■ **Using the information**:
[1] Using the crocodile MRI article, explain why, according to the researchers, crocodiles have lived for so long.
[2] Continue the crocodile MRI article, picking up after its last sentence.

■ **Source text**:
+---+

Scientists Put Crocodile Under An MRI Scanner To See It It Likes Classical Music


A team of researchers recently decided to put an adult Nile crocodile into an MRI scanner. They wanted to see how the brain of the reptile reacts to complex sounds like classical music. The crocodiles are among the most important reptiles in the world. In Africa, Asia, Australia, and America, they are the largest found reptiles. There are nearly 13 species of the crocodiles and the smallest of them grows to 5.6 feet, while the largest can be nearly 20 feet in length.

These are some of the oldest animals found on earth. The order Crocodilia started existing over 100 million years ago in the Mesozoic era and thrived to reach the top of the food chain. According to the researchers, the crocs lived so long because they changed very little in 200 million years. Felix Strockens, researchers team lead from the department of Biophysiology at Ruhu-Universitat Bochum (RUB) said, “Analyses of crocodile brains thus provide deep insights into the evolution of the nervous system in mammals and may help us understand at which point certain brain structures and behaviors associated therewith were formed.”

The researchers on the team were from Iran, South Africa, France, and Germany. All of the team members worked hard to get accurate readings from a huge crocodile subject. The researchers also opted for a functional MRI which is often used in clinical research and diagnostics. fMRIs note even the slightest changes that occur during the brain activity. The data obtained from a fMRI is then analyzed to see what happens in a particular area of the brain in certain periods. This was the first time a large predator and a cold-blooded animal was the subject of a fMRI.

+---+

■ **Information given**:
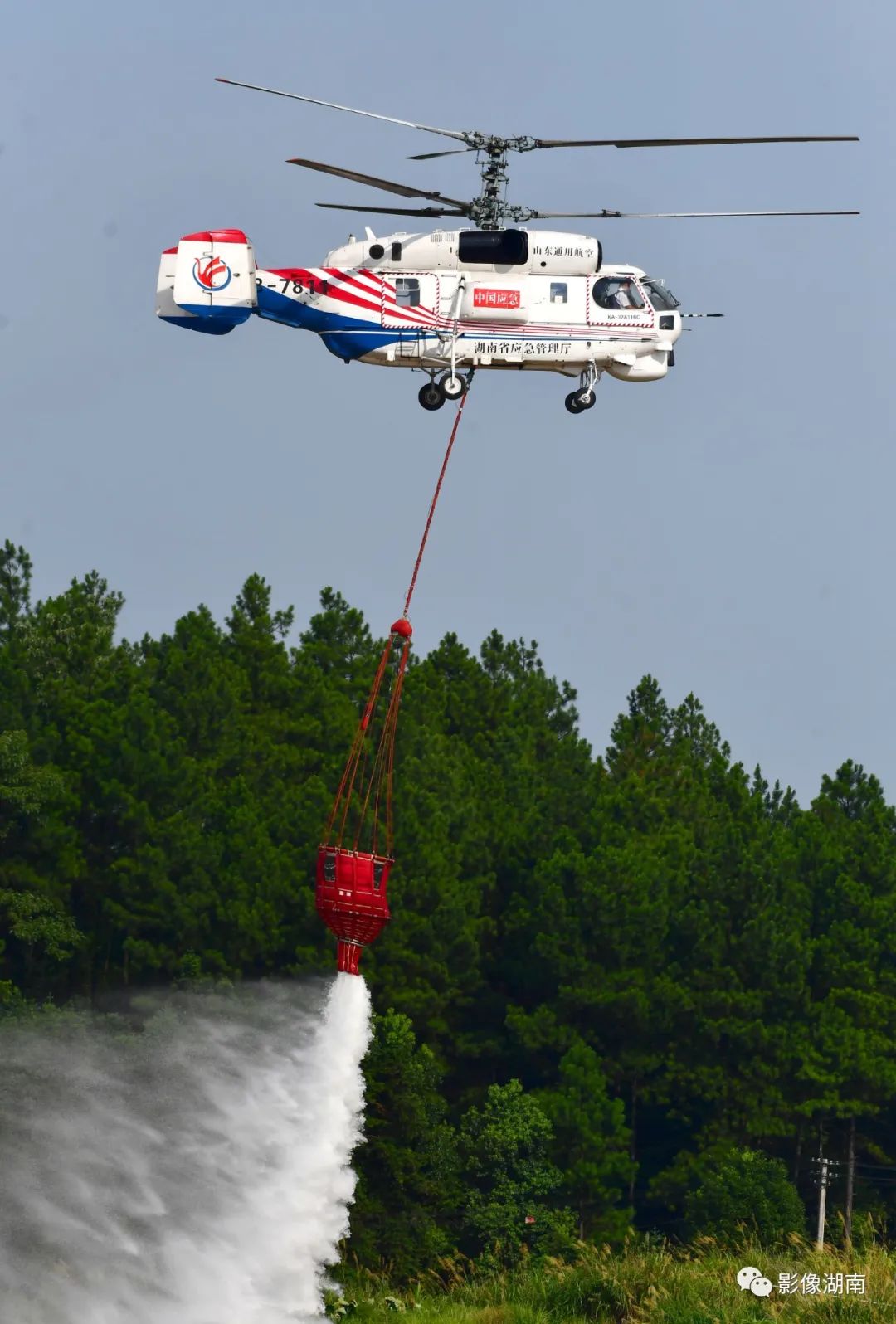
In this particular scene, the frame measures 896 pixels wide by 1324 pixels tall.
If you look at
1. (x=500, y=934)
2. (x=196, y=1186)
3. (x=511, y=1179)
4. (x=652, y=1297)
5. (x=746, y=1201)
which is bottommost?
(x=746, y=1201)

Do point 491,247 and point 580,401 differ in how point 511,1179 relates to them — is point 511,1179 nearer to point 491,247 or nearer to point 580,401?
point 580,401

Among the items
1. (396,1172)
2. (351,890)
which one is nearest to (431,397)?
(351,890)

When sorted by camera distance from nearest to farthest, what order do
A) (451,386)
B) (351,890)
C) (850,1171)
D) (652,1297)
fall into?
(351,890) < (451,386) < (652,1297) < (850,1171)

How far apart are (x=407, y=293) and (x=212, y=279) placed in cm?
343

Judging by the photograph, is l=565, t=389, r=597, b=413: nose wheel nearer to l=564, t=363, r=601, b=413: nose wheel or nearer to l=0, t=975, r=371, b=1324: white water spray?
l=564, t=363, r=601, b=413: nose wheel

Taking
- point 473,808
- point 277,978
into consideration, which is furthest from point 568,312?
point 473,808

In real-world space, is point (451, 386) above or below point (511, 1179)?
above

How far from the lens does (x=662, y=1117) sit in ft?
280

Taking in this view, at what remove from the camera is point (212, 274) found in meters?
46.3

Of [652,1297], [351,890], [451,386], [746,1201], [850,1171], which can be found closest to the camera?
[351,890]

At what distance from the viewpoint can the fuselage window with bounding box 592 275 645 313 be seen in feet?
154

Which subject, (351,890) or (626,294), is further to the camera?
(626,294)

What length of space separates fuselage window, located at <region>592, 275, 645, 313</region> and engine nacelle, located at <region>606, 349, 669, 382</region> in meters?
0.89

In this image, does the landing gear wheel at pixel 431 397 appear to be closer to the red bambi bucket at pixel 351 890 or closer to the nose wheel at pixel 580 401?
the nose wheel at pixel 580 401
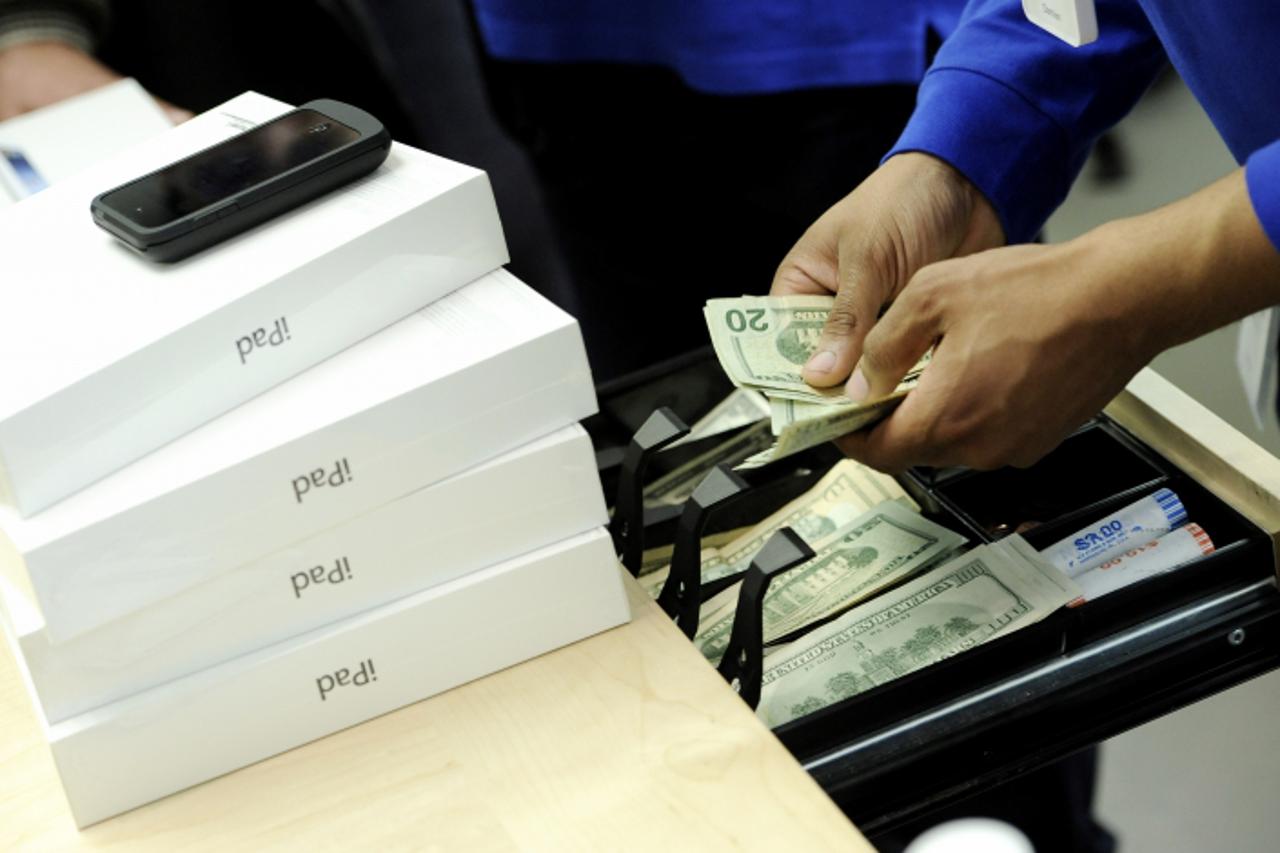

+---+

■ **Answers to the exercises**:
[1] According to the researchers, crocodiles have lived so long because they changed very little in 200 million years.

[2]
Mehdi Behroozi, the research team member, said, “In the first step, we had to overcome a number of technical obstacles. For example, we had to adjust the scanner to the crocodile’s physiology, which differs massively from that of mammals in several aspects.” The crocodile was able to easily ruin the study, however, it didn’t fight the fMRI and the research went smoothly. Strockens said in an interview, “Fortunately they seemed to like the scanner tube and did not move at all, which would have ruined our study. We had to be very careful since an angry crocodile could have easily damaged the scanner or injured us—even when they are only one year old, they have pretty strong jaw and tail muscles. But everything went fine and neither we nor the animals got injured.”

When the croc went safely inside the machine, the researchers exposed it to classical music of composer Johann Sebastian Bach. When the animal was listening to Bach, the researchers measured how the brain activity of the reptile was changing while listening to more complex stimuli like classical music instead of simple sounds of nature. The research found that crocodiles have a similar pattern to mammals and birds in their responses to complex noises. Team also found that the fundamental processing mechanism for such sounds come from a very early evolutionary stage since mostly vertebrates have the almost same reaction. These findings will help scientists further understand why Crocs behave the way they do!